THE INPUT:
<<<<

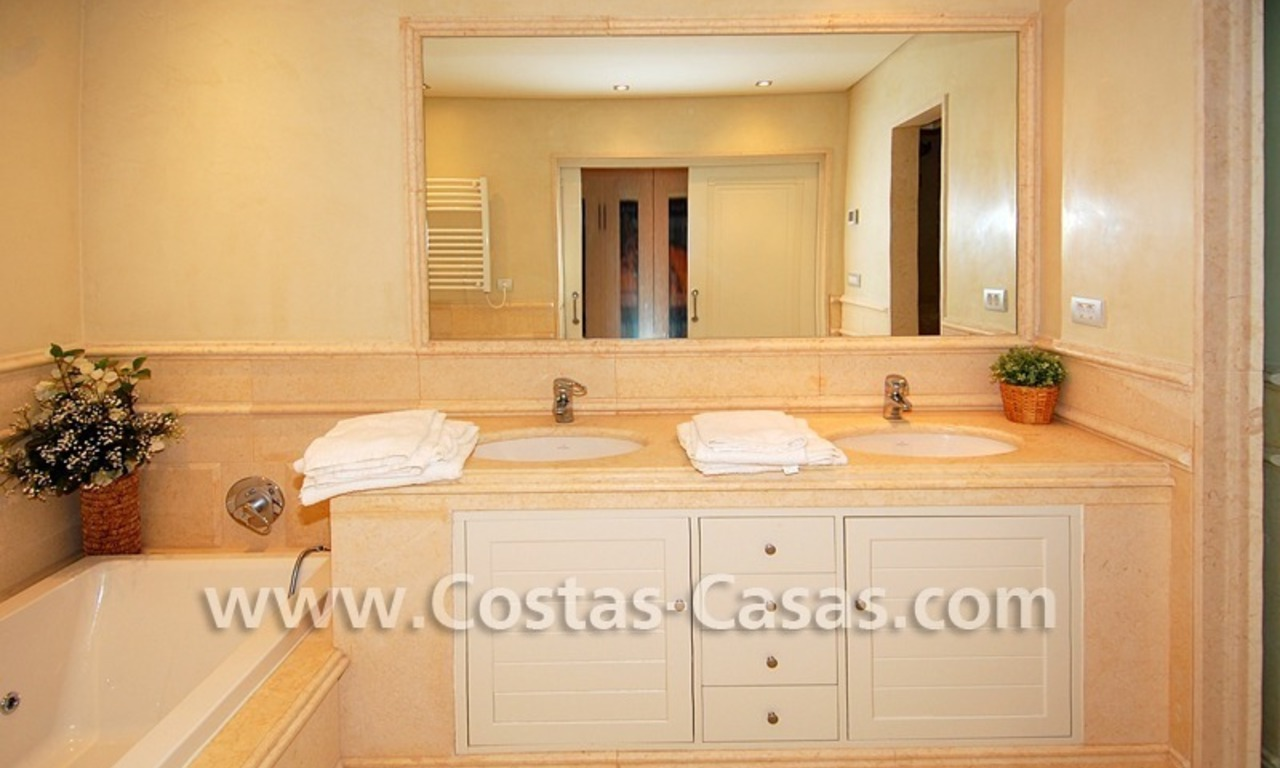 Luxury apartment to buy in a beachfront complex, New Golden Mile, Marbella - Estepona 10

>>>>
<<<<

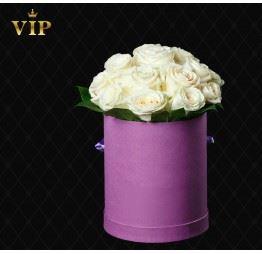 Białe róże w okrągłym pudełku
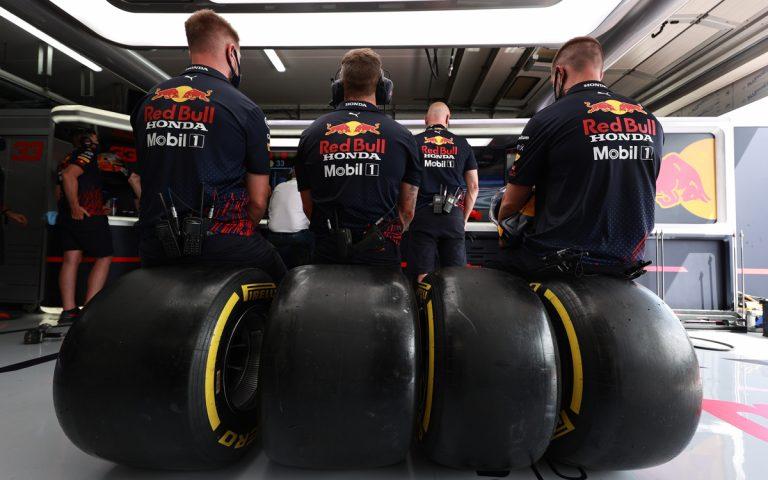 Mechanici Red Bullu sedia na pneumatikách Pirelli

>>>>

EXERCISE PROMPT: Within the listing above, copy exactly the lines that start at the one with "Białe róże w okrągłym pudełku" and continue through the one with "Mechanici Red Bullu". Omit pictures.

RESPONSE FOR THIS EXERCISE:
 Białe róże w okrągłym pudełku
 Mechanici Red Bullu sedia na pneumatikách Pirelli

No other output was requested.